(Stored items)
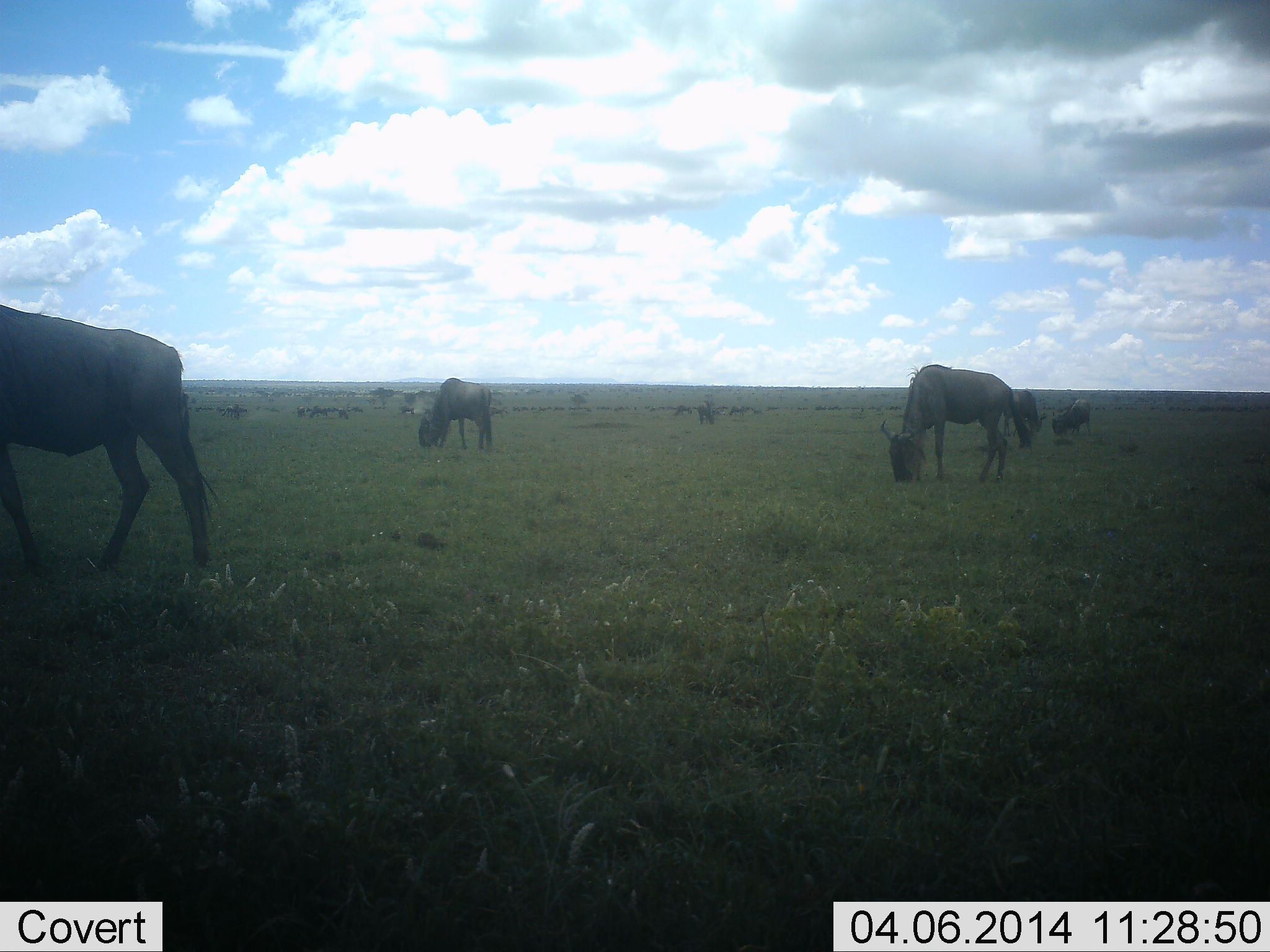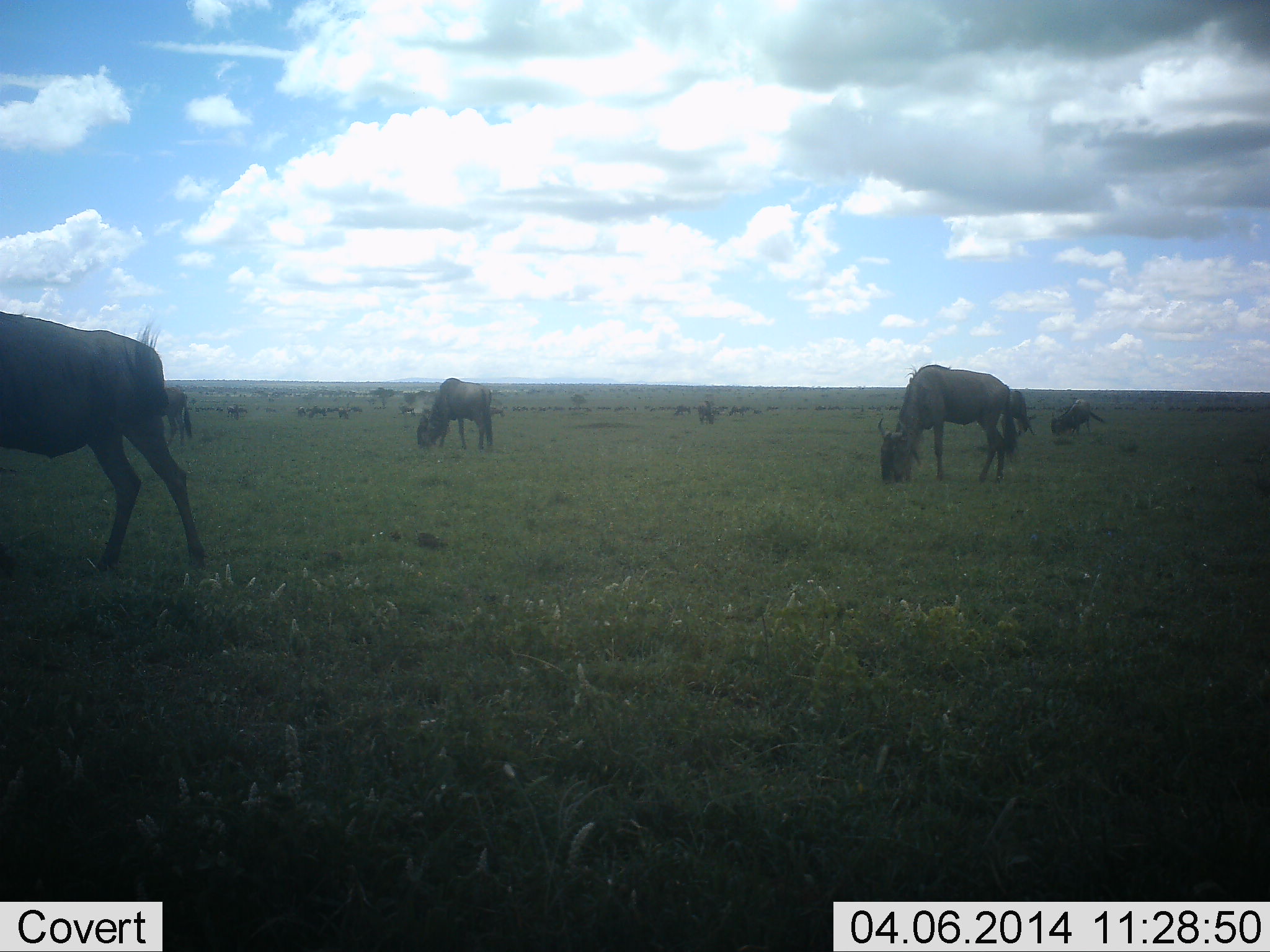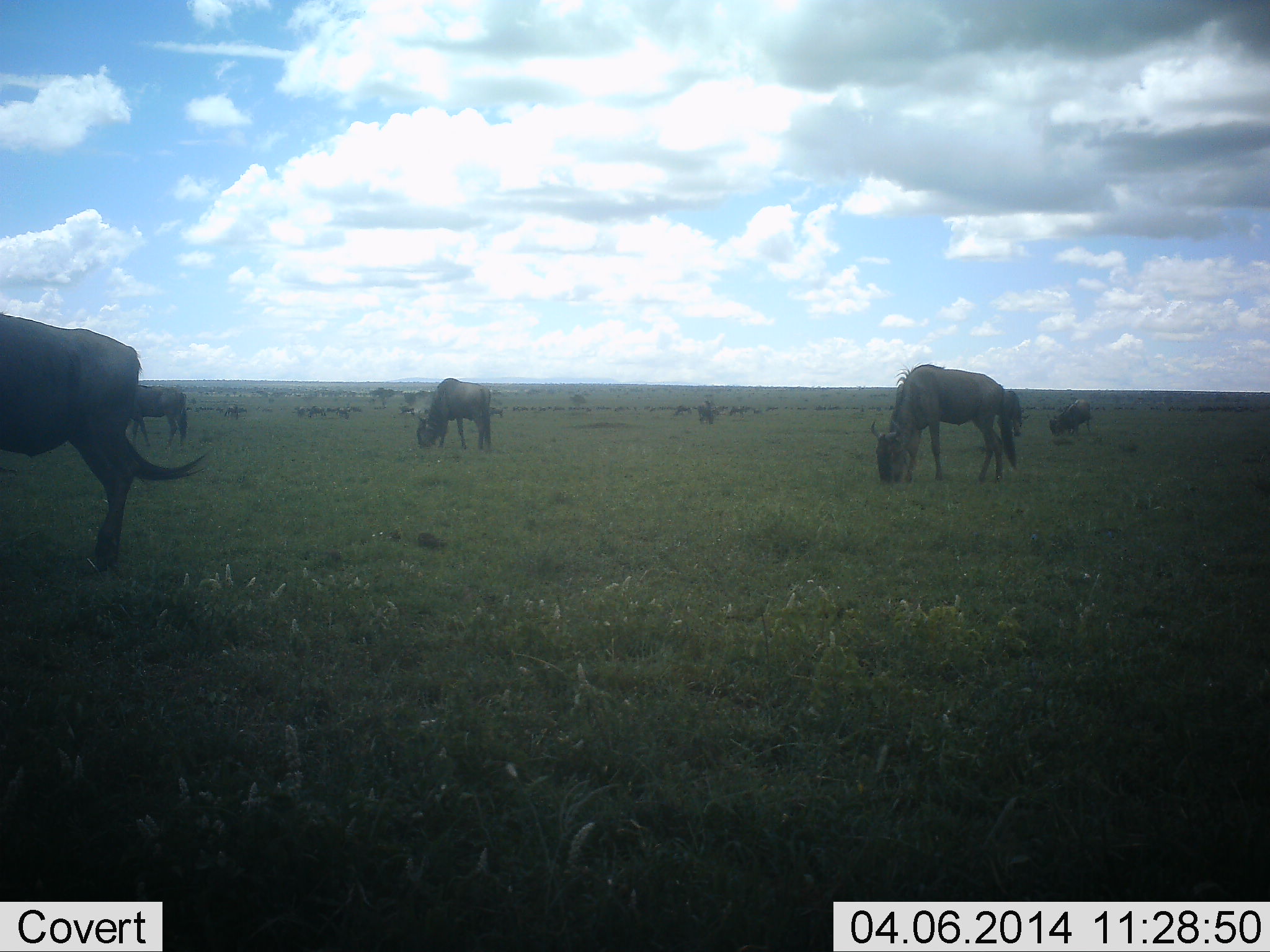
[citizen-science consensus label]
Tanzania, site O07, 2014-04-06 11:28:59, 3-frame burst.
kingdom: Animalia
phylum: Chordata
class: Mammalia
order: Artiodactyla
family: Bovidae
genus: Connochaetes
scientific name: Connochaetes taurinus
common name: blue wildebeest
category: wildebeest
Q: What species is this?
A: Wildebeest (blue wildebeest) (Connochaetes taurinus).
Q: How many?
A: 11-50.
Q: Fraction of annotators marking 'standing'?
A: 10%.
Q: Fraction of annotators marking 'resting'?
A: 0%.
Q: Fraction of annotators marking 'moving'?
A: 0%.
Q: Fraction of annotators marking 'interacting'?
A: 0%.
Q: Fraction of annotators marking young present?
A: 0%.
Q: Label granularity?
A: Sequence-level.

- [To do]:
Return all the records exactly, excluding images.

- [Answer box]:
[citizen-science consensus label]
Tanzania, site O07, 2014-04-06 11:28:59, 3-frame burst.
kingdom: Animalia
phylum: Chordata
class: Mammalia
order: Artiodactyla
family: Bovidae
genus: Connochaetes
scientific name: Connochaetes taurinus
common name: blue wildebeest
category: wildebeest
Q: What species is this?
A: Wildebeest (blue wildebeest) (Connochaetes taurinus).
Q: How many?
A: 11-50.
Q: Fraction of annotators marking 'standing'?
A: 10%.
Q: Fraction of annotators marking 'resting'?
A: 0%.
Q: Fraction of annotators marking 'moving'?
A: 0%.
Q: Fraction of annotators marking 'interacting'?
A: 0%.
Q: Fraction of annotators marking young present?
A: 0%.
Q: Label granularity?
A: Sequence-level.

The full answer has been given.